Why I created a blog

Its been many years since I first created this blog. It has remained true to Essbase and related information over those years. Hopefully it has answered questions and given you insight over those years. I will continue to provide my observations and comments on the ever changing world of EPM. Don't be surprised if the scope of the blog changes and brings in other Hyperion topics.


Tuesday, September 18, 2012

A little surprise in 11.1.2.2 data loading

Today on OTN was a tread asking about wildcards in MaxL import statements. OTN Thread . I didn’t realize it was possible and up until 11.1.2.2 it was not. John Goodwin researched the new features guide and found

11.1.2.2 essbase new features readme
"Block Storage Parallel Data Load
Parallel data load refers to the concurrent loading of multiple data files into an Essbase database. When working with large data sets (for example, a set of ten 2 GB files), loading the data sources concurrently enables you to fully utilize the CPU resources and I/O channels of modern servers with multiple processors and high-performance storage subsystems.

Available data:
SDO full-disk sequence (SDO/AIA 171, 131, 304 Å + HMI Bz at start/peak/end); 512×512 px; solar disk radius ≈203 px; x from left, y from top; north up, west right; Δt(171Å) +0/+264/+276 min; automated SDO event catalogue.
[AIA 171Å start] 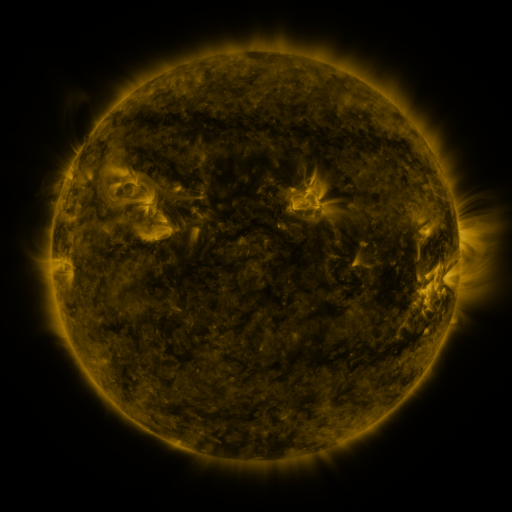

What needs to be done:
Output the stretch of the Essbase blog post from "Its been many" through "other Hyperion topics.", copied word for word.

Output of the exercise:
Its been many years since I first created this blog. It has remained true to Essbase and related information over those years. Hopefully it has answered questions and given you insight over those years. I will continue to provide my observations and comments on the ever changing world of EPM. Don't be surprised if the scope of the blog changes and brings in other Hyperion topics.